Akan ada biaya untuk seluruh dunia jika AS gagal mengatasi inflasi, kata kepala ekonom IMF.

IMF mengantisipasi bahwa inflasi global akan mencapai puncaknya pada akhir 2022, meningkat dari 4,7% pada 2021 menjadi 8,8%, dan akan “tetap meningkat lebih lama dari yang diperkirakan sebelumnya.”

Inflasi global kemungkinan akan turun menjadi 6,5% pada tahun 2023 dan menjadi 4,1% pada tahun 2024, menurut perkiraan IMF.
Badan tersebut mencatat pengetatan kebijakan moneter di seluruh dunia untuk memerangi inflasi dan “apresiasi yang kuat” terhadap dolar AS.

“Kebijakan nol-Covid” China – dan penguncian yang dihasilkannya – terus menghambat ekonominya.
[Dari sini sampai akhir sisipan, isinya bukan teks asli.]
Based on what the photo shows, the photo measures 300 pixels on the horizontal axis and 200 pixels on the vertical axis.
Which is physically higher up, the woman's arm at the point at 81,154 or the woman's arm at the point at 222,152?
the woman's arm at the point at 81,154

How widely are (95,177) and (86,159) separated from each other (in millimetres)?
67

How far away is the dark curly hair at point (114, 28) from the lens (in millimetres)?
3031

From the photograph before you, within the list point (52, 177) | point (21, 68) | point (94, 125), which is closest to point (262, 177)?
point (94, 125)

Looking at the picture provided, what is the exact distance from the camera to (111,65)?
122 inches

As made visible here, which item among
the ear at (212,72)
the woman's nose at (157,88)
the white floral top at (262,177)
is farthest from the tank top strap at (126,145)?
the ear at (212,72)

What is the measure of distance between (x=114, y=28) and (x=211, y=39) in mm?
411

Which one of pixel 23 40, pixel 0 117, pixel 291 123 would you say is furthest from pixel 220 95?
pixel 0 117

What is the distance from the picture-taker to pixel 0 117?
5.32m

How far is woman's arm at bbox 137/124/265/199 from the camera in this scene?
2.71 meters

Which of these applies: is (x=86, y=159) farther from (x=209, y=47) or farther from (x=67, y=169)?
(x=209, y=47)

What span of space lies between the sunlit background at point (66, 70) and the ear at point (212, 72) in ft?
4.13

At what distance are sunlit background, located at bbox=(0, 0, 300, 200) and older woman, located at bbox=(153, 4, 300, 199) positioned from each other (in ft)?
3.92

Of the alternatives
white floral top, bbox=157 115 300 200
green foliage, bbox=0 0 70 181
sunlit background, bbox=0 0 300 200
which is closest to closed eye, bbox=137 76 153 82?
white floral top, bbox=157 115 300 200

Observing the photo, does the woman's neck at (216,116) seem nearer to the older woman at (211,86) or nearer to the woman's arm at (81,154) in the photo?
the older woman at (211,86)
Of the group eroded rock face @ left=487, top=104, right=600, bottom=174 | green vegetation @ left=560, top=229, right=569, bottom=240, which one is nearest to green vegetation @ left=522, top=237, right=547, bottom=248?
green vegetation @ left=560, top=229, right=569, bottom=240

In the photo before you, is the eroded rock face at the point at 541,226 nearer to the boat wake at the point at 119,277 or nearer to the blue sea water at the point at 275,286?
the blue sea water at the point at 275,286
Properti membentuk sekitar seperlima dari ekonomi China, dan ketika pasar berjuang, konsekuensinya terus dirasakan secara global.

Untuk pasar negara berkembang dan ekonomi berkembang, guncangan tahun 2022 akan “membuka kembali luka ekonomi yang hanya sembuh sebagian setelah pandemi,” kata laporan itu.

IMF juga berbicara tentang prospek ekonomi yang “memburuk” dalam Laporan Stabilitas Keuangan Global, yang dirilis Selasa tepat setelah World Economic Outlook. “Lingkungan global rapuh dengan awan badai di cakrawala,” kata laporan itu.

Berbicara pada Pertemuan Tahunan Dana Moneter Internasional dan Kelompok Bank Dunia 2022, Axel Van Trotsenburg, direktur pelaksana operasi Bank Dunia, menggemakan sentimen dalam kedua laporan tersebut.

Laporan itu muncul saat analis memperdebatkan apakah Federal Reserve bertindak cukup cepat terhadap inflasi di AS. Sementara itu, Bank Sentral Eropa baru-baru ini memasuki wilayah suku bunga positif untuk pertama kalinya sejak 2014 dan Bank of England harus mengumumkan langkah-langkah tambahan minggu ini untuk menstabilkan ekonomi Inggris dan lonjakan imbal hasil obligasi yang tidak diinginkan.

Laporan Selasa menyarankan “pengetatan moneter yang ketat dan agresif” diperlukan, tetapi penurunan “besar” tidak “tidak terhindarkan,” mengutip pasar tenaga kerja yang ketat di AS dan Inggris.

AS sangat kuat di pasar tenaga kerja, kata Direktur Pelaksana IMF Kristalina Georgieva

Organisasi tersebut juga menyoroti bahwa “kebijakan fiskal tidak boleh bertentangan dengan upaya otoritas moneter untuk memadamkan inflasi.” Komentar tersebut mencerminkan pernyataan langka yang dikeluarkan akhir bulan lalu oleh IMF setelah Perdana Menteri Inggris Liz Truss menetapkan serangkaian pemotongan pajak. IMF menyarankan Truss harus “mengevaluasi kembali” paket fiskal.

Krisis energi juga sangat membebani ekonomi dunia, khususnya di Eropa, dan itu “bukan kejutan sementara,” menurut laporan itu.

“Penyelarasan kembali pasokan energi secara geopolitik setelah perang Rusia melawan Ukraina bersifat luas dan permanen,” tambah laporan itu. “Musim dingin 2022 akan menjadi tantangan bagi Eropa, tetapi musim dingin 2023 kemungkinan akan lebih buruk,” kata IMF.